The latter part of a summer break sees Komura and Mie separated physically, but still in one another’s thoughts. Then the whole pretence collapses and they spend time together too. Still, pretty cute.
I think we may have reached the stage of this manga where Stockholm Syndrome (Shibuya Syndrome? Maybe that should be the term…) has set in and I just like it. Or the writing has gotten a bit stronger. Possibly both.
There are actually some very worthwhile moments here. Komura can still be a bit of a donut hole, but seeing him navigate his incredibly embarassing mom and Mie’s secondhand awkward over his parents’ divorce makes him at least surrounded by interesting things.
But if Komura’s mom is a handful, well, Komura gets a double dose when he has to put up with an extended visit with Mie’s dad, which turns out to be pretty embarrassing for every single person involved.
And I don’t tend to find this series terribly funny, more super charming, but the panel where Mie is at Komura’s place and his imagination calls the cops on him made me laugh pretty hard. Nothing wrong with banking goodwill.
As unrealistic and played out as the titular conceit has been, there are some clever tweaks to the formula this time, from Mie deliberately forgetting her glasses so she can randomize her ice cream selection, to an overheard conversation when Mie doesn’t realize Komura is literally sitting next to her.
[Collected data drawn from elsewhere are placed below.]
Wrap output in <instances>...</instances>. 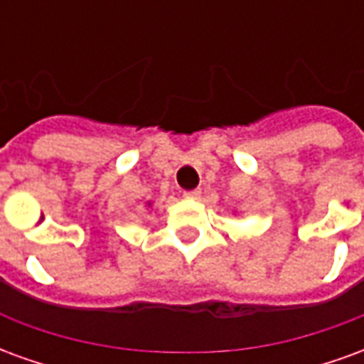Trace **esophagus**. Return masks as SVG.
<instances>
[{
	"mask_svg": "<svg viewBox=\"0 0 364 364\" xmlns=\"http://www.w3.org/2000/svg\"><path fill=\"white\" fill-rule=\"evenodd\" d=\"M183 197L189 198V200H198L200 198V191H187V193H183Z\"/></svg>",
	"mask_w": 364,
	"mask_h": 364,
	"instance_id": "esophagus-1",
	"label": "esophagus"
}]
</instances>
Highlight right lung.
<instances>
[{"label": "right lung", "mask_w": 364, "mask_h": 364, "mask_svg": "<svg viewBox=\"0 0 364 364\" xmlns=\"http://www.w3.org/2000/svg\"><path fill=\"white\" fill-rule=\"evenodd\" d=\"M146 206H151V200H148V203H146Z\"/></svg>", "instance_id": "add662e5"}]
</instances>
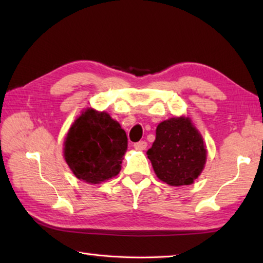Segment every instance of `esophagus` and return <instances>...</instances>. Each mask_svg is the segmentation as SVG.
I'll use <instances>...</instances> for the list:
<instances>
[{
	"instance_id": "34e87169",
	"label": "esophagus",
	"mask_w": 263,
	"mask_h": 263,
	"mask_svg": "<svg viewBox=\"0 0 263 263\" xmlns=\"http://www.w3.org/2000/svg\"><path fill=\"white\" fill-rule=\"evenodd\" d=\"M133 147H135L136 149L142 151V149H145L146 147H147V142L144 141V140L138 141V142H136V144H133Z\"/></svg>"
}]
</instances>
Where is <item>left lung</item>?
I'll use <instances>...</instances> for the list:
<instances>
[{"label": "left lung", "mask_w": 263, "mask_h": 263, "mask_svg": "<svg viewBox=\"0 0 263 263\" xmlns=\"http://www.w3.org/2000/svg\"><path fill=\"white\" fill-rule=\"evenodd\" d=\"M147 155L159 179L179 186L191 184L201 174L206 149L190 119L174 117L159 124Z\"/></svg>", "instance_id": "8db88e82"}]
</instances>
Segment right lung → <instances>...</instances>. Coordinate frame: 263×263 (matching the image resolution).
<instances>
[{
    "label": "right lung",
    "instance_id": "right-lung-1",
    "mask_svg": "<svg viewBox=\"0 0 263 263\" xmlns=\"http://www.w3.org/2000/svg\"><path fill=\"white\" fill-rule=\"evenodd\" d=\"M127 137L106 112L88 109L69 128L65 160L79 180L101 183L121 172Z\"/></svg>",
    "mask_w": 263,
    "mask_h": 263
}]
</instances>
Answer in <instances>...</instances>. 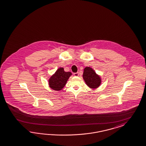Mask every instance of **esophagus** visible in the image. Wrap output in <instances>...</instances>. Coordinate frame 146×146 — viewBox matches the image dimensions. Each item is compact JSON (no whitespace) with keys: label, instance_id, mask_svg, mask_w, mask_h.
Masks as SVG:
<instances>
[{"label":"esophagus","instance_id":"esophagus-1","mask_svg":"<svg viewBox=\"0 0 146 146\" xmlns=\"http://www.w3.org/2000/svg\"><path fill=\"white\" fill-rule=\"evenodd\" d=\"M74 75L76 76V77H77V76H78V72H76V73H74Z\"/></svg>","mask_w":146,"mask_h":146}]
</instances>
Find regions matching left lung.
Instances as JSON below:
<instances>
[{
  "label": "left lung",
  "mask_w": 146,
  "mask_h": 146,
  "mask_svg": "<svg viewBox=\"0 0 146 146\" xmlns=\"http://www.w3.org/2000/svg\"><path fill=\"white\" fill-rule=\"evenodd\" d=\"M83 78L88 86L92 89L98 88L102 82L100 76L97 74L92 68L89 66L84 69Z\"/></svg>",
  "instance_id": "8db88e82"
}]
</instances>
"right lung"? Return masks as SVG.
Segmentation results:
<instances>
[{"mask_svg": "<svg viewBox=\"0 0 146 146\" xmlns=\"http://www.w3.org/2000/svg\"><path fill=\"white\" fill-rule=\"evenodd\" d=\"M72 75L70 72H65L63 68L57 69L56 72L49 78V87L55 91H60L64 88L66 82Z\"/></svg>", "mask_w": 146, "mask_h": 146, "instance_id": "obj_1", "label": "right lung"}]
</instances>
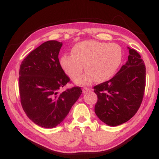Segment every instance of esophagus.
<instances>
[{"label": "esophagus", "mask_w": 159, "mask_h": 159, "mask_svg": "<svg viewBox=\"0 0 159 159\" xmlns=\"http://www.w3.org/2000/svg\"><path fill=\"white\" fill-rule=\"evenodd\" d=\"M90 90V88H85V87H84V88H83V89H82V92H83V93H88Z\"/></svg>", "instance_id": "obj_1"}]
</instances>
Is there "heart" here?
<instances>
[{
    "label": "heart",
    "mask_w": 159,
    "mask_h": 159,
    "mask_svg": "<svg viewBox=\"0 0 159 159\" xmlns=\"http://www.w3.org/2000/svg\"><path fill=\"white\" fill-rule=\"evenodd\" d=\"M122 56V50L119 45L86 40L74 45L71 55H63L60 64L64 72L72 80L81 75L84 66L88 71L77 82L88 84L95 80L98 82L110 80L120 66Z\"/></svg>",
    "instance_id": "obj_1"
}]
</instances>
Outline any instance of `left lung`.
Segmentation results:
<instances>
[{"instance_id":"left-lung-1","label":"left lung","mask_w":159,"mask_h":159,"mask_svg":"<svg viewBox=\"0 0 159 159\" xmlns=\"http://www.w3.org/2000/svg\"><path fill=\"white\" fill-rule=\"evenodd\" d=\"M129 55L114 77L94 87L98 96L95 113L111 127L127 122L136 114L145 88V66L137 51L128 48Z\"/></svg>"}]
</instances>
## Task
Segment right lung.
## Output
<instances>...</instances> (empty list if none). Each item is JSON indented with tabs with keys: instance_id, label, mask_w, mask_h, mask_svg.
Masks as SVG:
<instances>
[{
	"instance_id": "obj_1",
	"label": "right lung",
	"mask_w": 159,
	"mask_h": 159,
	"mask_svg": "<svg viewBox=\"0 0 159 159\" xmlns=\"http://www.w3.org/2000/svg\"><path fill=\"white\" fill-rule=\"evenodd\" d=\"M61 46L56 40L43 43L28 54L19 68L21 106L29 119L42 127L61 123L82 92L80 87L58 92L70 82L58 59Z\"/></svg>"
}]
</instances>
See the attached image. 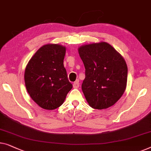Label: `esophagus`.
Returning <instances> with one entry per match:
<instances>
[{"label": "esophagus", "mask_w": 151, "mask_h": 151, "mask_svg": "<svg viewBox=\"0 0 151 151\" xmlns=\"http://www.w3.org/2000/svg\"><path fill=\"white\" fill-rule=\"evenodd\" d=\"M73 86L74 88H78V87L80 86V83H79V81H76V82H75L73 83Z\"/></svg>", "instance_id": "34e87169"}]
</instances>
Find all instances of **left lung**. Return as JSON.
I'll list each match as a JSON object with an SVG mask.
<instances>
[{"label": "left lung", "instance_id": "obj_1", "mask_svg": "<svg viewBox=\"0 0 151 151\" xmlns=\"http://www.w3.org/2000/svg\"><path fill=\"white\" fill-rule=\"evenodd\" d=\"M78 52L85 67L82 89L89 106L98 110L113 106L126 88L128 70L123 56L106 42L82 45Z\"/></svg>", "mask_w": 151, "mask_h": 151}]
</instances>
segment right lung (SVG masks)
<instances>
[{"label":"right lung","mask_w":151,"mask_h":151,"mask_svg":"<svg viewBox=\"0 0 151 151\" xmlns=\"http://www.w3.org/2000/svg\"><path fill=\"white\" fill-rule=\"evenodd\" d=\"M65 52L63 45H45L36 52L26 67L24 80L28 93L45 110L60 107L73 86L63 65Z\"/></svg>","instance_id":"1"}]
</instances>
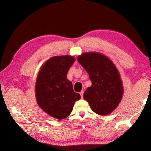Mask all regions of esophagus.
I'll list each match as a JSON object with an SVG mask.
<instances>
[{
	"instance_id": "1",
	"label": "esophagus",
	"mask_w": 151,
	"mask_h": 151,
	"mask_svg": "<svg viewBox=\"0 0 151 151\" xmlns=\"http://www.w3.org/2000/svg\"><path fill=\"white\" fill-rule=\"evenodd\" d=\"M80 94H81V98H83V94H84V91H82L80 93Z\"/></svg>"
}]
</instances>
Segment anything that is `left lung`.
Masks as SVG:
<instances>
[{"label":"left lung","mask_w":151,"mask_h":151,"mask_svg":"<svg viewBox=\"0 0 151 151\" xmlns=\"http://www.w3.org/2000/svg\"><path fill=\"white\" fill-rule=\"evenodd\" d=\"M89 74L92 85L84 93V99L99 115L111 113L120 102L123 93L117 68L108 58L96 52L82 54L77 58Z\"/></svg>","instance_id":"left-lung-1"}]
</instances>
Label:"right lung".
<instances>
[{"mask_svg":"<svg viewBox=\"0 0 151 151\" xmlns=\"http://www.w3.org/2000/svg\"><path fill=\"white\" fill-rule=\"evenodd\" d=\"M74 62L75 58L69 55L53 57L44 63L36 79L38 104L49 115L58 120L69 115L74 103L81 98L67 79V72Z\"/></svg>","mask_w":151,"mask_h":151,"instance_id":"1","label":"right lung"}]
</instances>
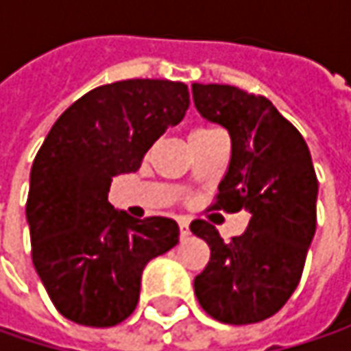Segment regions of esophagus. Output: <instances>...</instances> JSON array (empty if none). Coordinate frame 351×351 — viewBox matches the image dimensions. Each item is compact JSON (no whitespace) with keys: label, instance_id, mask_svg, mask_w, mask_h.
I'll return each instance as SVG.
<instances>
[{"label":"esophagus","instance_id":"34e87169","mask_svg":"<svg viewBox=\"0 0 351 351\" xmlns=\"http://www.w3.org/2000/svg\"><path fill=\"white\" fill-rule=\"evenodd\" d=\"M178 226H180V236L187 238L189 236V221L187 219H178Z\"/></svg>","mask_w":351,"mask_h":351}]
</instances>
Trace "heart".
<instances>
[{"label":"heart","instance_id":"obj_1","mask_svg":"<svg viewBox=\"0 0 351 351\" xmlns=\"http://www.w3.org/2000/svg\"><path fill=\"white\" fill-rule=\"evenodd\" d=\"M217 130H213V128H195V130H191V134H189V138H203V136H210V134H215Z\"/></svg>","mask_w":351,"mask_h":351}]
</instances>
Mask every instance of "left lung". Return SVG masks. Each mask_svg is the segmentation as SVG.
Returning <instances> with one entry per match:
<instances>
[{
  "mask_svg": "<svg viewBox=\"0 0 351 351\" xmlns=\"http://www.w3.org/2000/svg\"><path fill=\"white\" fill-rule=\"evenodd\" d=\"M191 93L199 115L230 136L215 207L250 215L246 232L230 242L213 224L191 223L210 248L193 287L215 320L254 324L274 317L299 285L317 230V173L301 132L269 99L219 84H193Z\"/></svg>",
  "mask_w": 351,
  "mask_h": 351,
  "instance_id": "8db88e82",
  "label": "left lung"
}]
</instances>
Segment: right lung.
Returning a JSON list of instances; mask_svg holds the SVG:
<instances>
[{
	"instance_id": "1",
	"label": "right lung",
	"mask_w": 351,
	"mask_h": 351,
	"mask_svg": "<svg viewBox=\"0 0 351 351\" xmlns=\"http://www.w3.org/2000/svg\"><path fill=\"white\" fill-rule=\"evenodd\" d=\"M187 107L182 82L125 80L91 89L50 128L25 210L34 269L62 317L95 328L123 322L136 308L146 263L180 242L176 221L134 219L107 195Z\"/></svg>"
}]
</instances>
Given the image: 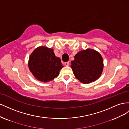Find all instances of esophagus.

The conflict of awkward first love and bottling it constantly (sorry, Komura whiffs it harder than [baseball analogy I don’t understand goes here]) finally smacks up against reality. And that’s a good thing - these two growing up means that things cannot just stay as they are, and they’re forced to start dealing with it. Slowly.
Middle school is about to end and Mie, in a move that makes character sense but I was still not expecting, is headed to her mom’s all-girls school. Whoops. Beyond the separation factor, Mie’s face when Komura reveals he’s headed to a co-ed school says it all.
So, when that big summer festival happens? And the huge fireworks display goes off? Well. Yeah. Rome wasn’t built in a day, but you’d be forgiven for thinking they were at least about to put up the scaffolding there. Getting annoyed at how slow the romance is progressing in a series of this nature is an exercise in futility if there ever was one.
It’s basically as cute as always, with a little more acknowledgment of how our leads are both growing up and changing. The cute stuff is pretty good - those two are going to be a menace once hormones really hit peak levels if that video call proves to be just the start of things.
4 stars - it’s doing a good job and, even with the usual mayhem of the glasses, there’s a subtle shift to being as fluffy as before, yet adding a little more substance to it. That is definitely a change the series really benefits from.